**YOUR TASK**
Please update every one of these rows so that "the list may be incomplete" reads "the list may not be complete" instead, and keep all other text unchanged.
[Begin]
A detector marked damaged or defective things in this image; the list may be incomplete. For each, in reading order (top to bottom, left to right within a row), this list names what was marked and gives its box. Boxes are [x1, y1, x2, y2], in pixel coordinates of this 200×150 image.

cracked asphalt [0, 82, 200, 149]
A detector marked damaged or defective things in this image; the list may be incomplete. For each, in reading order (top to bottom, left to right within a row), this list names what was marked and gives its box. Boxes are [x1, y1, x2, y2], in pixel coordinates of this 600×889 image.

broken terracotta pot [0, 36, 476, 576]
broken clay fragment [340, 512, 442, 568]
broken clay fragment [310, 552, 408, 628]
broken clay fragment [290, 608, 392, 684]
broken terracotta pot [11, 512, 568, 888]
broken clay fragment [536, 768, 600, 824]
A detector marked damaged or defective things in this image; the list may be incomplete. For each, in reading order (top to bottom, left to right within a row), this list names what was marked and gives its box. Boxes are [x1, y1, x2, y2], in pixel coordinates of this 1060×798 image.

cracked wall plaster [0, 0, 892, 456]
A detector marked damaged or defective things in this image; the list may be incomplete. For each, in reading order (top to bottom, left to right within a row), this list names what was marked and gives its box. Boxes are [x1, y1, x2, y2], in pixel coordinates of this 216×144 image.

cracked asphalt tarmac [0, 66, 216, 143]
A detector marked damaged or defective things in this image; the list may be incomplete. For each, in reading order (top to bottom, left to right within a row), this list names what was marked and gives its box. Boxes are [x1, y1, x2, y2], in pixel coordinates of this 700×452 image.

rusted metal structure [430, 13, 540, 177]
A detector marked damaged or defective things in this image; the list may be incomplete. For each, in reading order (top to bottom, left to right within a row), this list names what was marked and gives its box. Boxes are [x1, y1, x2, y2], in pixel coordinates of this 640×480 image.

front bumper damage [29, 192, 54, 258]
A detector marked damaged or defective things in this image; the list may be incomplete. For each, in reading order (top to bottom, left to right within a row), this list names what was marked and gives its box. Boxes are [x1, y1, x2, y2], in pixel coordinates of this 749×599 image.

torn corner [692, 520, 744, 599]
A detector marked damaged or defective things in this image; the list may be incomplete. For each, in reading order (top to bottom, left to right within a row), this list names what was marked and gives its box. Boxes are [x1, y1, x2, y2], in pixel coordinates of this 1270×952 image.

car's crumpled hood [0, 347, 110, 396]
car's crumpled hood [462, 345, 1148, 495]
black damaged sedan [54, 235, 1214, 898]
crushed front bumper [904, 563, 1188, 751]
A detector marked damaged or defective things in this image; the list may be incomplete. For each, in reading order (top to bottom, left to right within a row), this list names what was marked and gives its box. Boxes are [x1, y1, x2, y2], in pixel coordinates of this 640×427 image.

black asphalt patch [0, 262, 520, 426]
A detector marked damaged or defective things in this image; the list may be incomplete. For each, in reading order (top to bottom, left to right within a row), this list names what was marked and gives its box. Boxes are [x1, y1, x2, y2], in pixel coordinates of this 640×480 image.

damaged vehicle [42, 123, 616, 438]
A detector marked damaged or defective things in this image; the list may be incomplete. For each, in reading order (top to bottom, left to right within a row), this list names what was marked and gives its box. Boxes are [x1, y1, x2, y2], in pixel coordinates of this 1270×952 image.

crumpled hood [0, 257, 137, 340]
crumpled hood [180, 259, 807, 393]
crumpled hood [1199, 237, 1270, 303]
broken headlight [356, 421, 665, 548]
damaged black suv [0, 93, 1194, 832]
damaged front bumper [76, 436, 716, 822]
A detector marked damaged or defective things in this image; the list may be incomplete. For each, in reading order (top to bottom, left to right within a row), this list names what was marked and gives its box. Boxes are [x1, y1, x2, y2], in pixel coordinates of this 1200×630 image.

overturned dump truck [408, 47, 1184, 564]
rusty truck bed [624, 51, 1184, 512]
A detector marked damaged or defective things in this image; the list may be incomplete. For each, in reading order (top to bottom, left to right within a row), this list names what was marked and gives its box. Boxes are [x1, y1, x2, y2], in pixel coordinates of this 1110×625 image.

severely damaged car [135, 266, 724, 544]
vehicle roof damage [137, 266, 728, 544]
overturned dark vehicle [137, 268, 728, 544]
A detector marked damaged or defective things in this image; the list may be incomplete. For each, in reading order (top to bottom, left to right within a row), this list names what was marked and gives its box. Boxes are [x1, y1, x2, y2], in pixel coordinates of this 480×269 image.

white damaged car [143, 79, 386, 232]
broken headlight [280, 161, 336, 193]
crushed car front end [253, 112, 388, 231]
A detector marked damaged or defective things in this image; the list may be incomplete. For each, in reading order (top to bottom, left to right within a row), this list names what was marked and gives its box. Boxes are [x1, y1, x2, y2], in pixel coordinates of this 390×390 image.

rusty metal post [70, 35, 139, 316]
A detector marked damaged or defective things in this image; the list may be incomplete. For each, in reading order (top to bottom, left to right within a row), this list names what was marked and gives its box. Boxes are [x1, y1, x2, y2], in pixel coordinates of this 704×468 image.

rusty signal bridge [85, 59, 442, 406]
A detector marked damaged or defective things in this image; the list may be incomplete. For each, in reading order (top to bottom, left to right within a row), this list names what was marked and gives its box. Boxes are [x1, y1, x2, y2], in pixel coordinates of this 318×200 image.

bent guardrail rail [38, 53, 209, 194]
[End]
**SOLUTION**
A detector marked damaged or defective things in this image; the list may not be complete. For each, in reading order (top to bottom, left to right within a row), this list names what was marked and gives its box. Boxes are [x1, y1, x2, y2], in pixel coordinates of this 200×150 image.

cracked asphalt [0, 82, 200, 149]
A detector marked damaged or defective things in this image; the list may not be complete. For each, in reading order (top to bottom, left to right within a row), this list names what was marked and gives its box. Boxes are [x1, y1, x2, y2], in pixel coordinates of this 600×889 image.

broken terracotta pot [0, 36, 476, 576]
broken clay fragment [340, 512, 442, 568]
broken clay fragment [310, 552, 408, 628]
broken clay fragment [290, 608, 392, 684]
broken terracotta pot [11, 512, 568, 888]
broken clay fragment [536, 768, 600, 824]
A detector marked damaged or defective things in this image; the list may not be complete. For each, in reading order (top to bottom, left to right within a row), this list names what was marked and gives its box. Boxes are [x1, y1, x2, y2], in pixel coordinates of this 1060×798 image.

cracked wall plaster [0, 0, 892, 456]
A detector marked damaged or defective things in this image; the list may not be complete. For each, in reading order (top to bottom, left to right within a row), this list names what was marked and gives its box. Boxes are [x1, y1, x2, y2], in pixel coordinates of this 216×144 image.

cracked asphalt tarmac [0, 66, 216, 143]
A detector marked damaged or defective things in this image; the list may not be complete. For each, in reading order (top to bottom, left to right within a row), this list names what was marked and gives its box. Boxes are [x1, y1, x2, y2], in pixel coordinates of this 700×452 image.

rusted metal structure [430, 13, 540, 177]
A detector marked damaged or defective things in this image; the list may not be complete. For each, in reading order (top to bottom, left to right within a row), this list names what was marked and gives its box. Boxes are [x1, y1, x2, y2], in pixel coordinates of this 640×480 image.

front bumper damage [29, 192, 54, 258]
A detector marked damaged or defective things in this image; the list may not be complete. For each, in reading order (top to bottom, left to right within a row), this list names what was marked and gives its box. Boxes are [x1, y1, x2, y2], in pixel coordinates of this 749×599 image.

torn corner [692, 520, 744, 599]
A detector marked damaged or defective things in this image; the list may not be complete. For each, in reading order (top to bottom, left to right within a row), this list names what was marked and gives its box. Boxes are [x1, y1, x2, y2], in pixel coordinates of this 1270×952 image.

car's crumpled hood [0, 347, 110, 396]
car's crumpled hood [462, 345, 1148, 495]
black damaged sedan [54, 235, 1214, 898]
crushed front bumper [904, 563, 1188, 751]
A detector marked damaged or defective things in this image; the list may not be complete. For each, in reading order (top to bottom, left to right within a row), this list names what was marked and gives its box. Boxes are [x1, y1, x2, y2], in pixel coordinates of this 640×427 image.

black asphalt patch [0, 262, 520, 426]
A detector marked damaged or defective things in this image; the list may not be complete. For each, in reading order (top to bottom, left to right within a row), this list names what was marked and gives its box. Boxes are [x1, y1, x2, y2], in pixel coordinates of this 640×480 image.

damaged vehicle [42, 123, 616, 438]
A detector marked damaged or defective things in this image; the list may not be complete. For each, in reading order (top to bottom, left to right within a row), this list names what was marked and gives its box. Boxes are [x1, y1, x2, y2], in pixel coordinates of this 1270×952 image.

crumpled hood [0, 257, 137, 340]
crumpled hood [180, 259, 807, 393]
crumpled hood [1199, 237, 1270, 303]
broken headlight [356, 421, 665, 548]
damaged black suv [0, 93, 1194, 832]
damaged front bumper [76, 436, 716, 822]
A detector marked damaged or defective things in this image; the list may not be complete. For each, in reading order (top to bottom, left to right within a row), this list names what was marked and gives its box. Boxes are [x1, y1, x2, y2], in pixel coordinates of this 1200×630 image.

overturned dump truck [408, 47, 1184, 564]
rusty truck bed [624, 51, 1184, 512]
A detector marked damaged or defective things in this image; the list may not be complete. For each, in reading order (top to bottom, left to right within a row), this list names what was marked and gives its box. Boxes are [x1, y1, x2, y2], in pixel coordinates of this 1110×625 image.

severely damaged car [135, 266, 724, 544]
vehicle roof damage [137, 266, 728, 544]
overturned dark vehicle [137, 268, 728, 544]
A detector marked damaged or defective things in this image; the list may not be complete. For each, in reading order (top to bottom, left to right within a row), this list names what was marked and gives its box. Boxes are [x1, y1, x2, y2], in pixel coordinates of this 480×269 image.

white damaged car [143, 79, 386, 232]
broken headlight [280, 161, 336, 193]
crushed car front end [253, 112, 388, 231]
A detector marked damaged or defective things in this image; the list may not be complete. For each, in reading order (top to bottom, left to right within a row), this list names what was marked and gives its box. Boxes are [x1, y1, x2, y2], in pixel coordinates of this 390×390 image.

rusty metal post [70, 35, 139, 316]
A detector marked damaged or defective things in this image; the list may not be complete. For each, in reading order (top to bottom, left to right within a row), this list names what was marked and gives its box. Boxes are [x1, y1, x2, y2], in pixel coordinates of this 704×468 image.

rusty signal bridge [85, 59, 442, 406]
A detector marked damaged or defective things in this image; the list may not be complete. For each, in reading order (top to bottom, left to right within a row), this list names what was marked and gives its box. Boxes are [x1, y1, x2, y2], in pixel coordinates of this 318×200 image.

bent guardrail rail [38, 53, 209, 194]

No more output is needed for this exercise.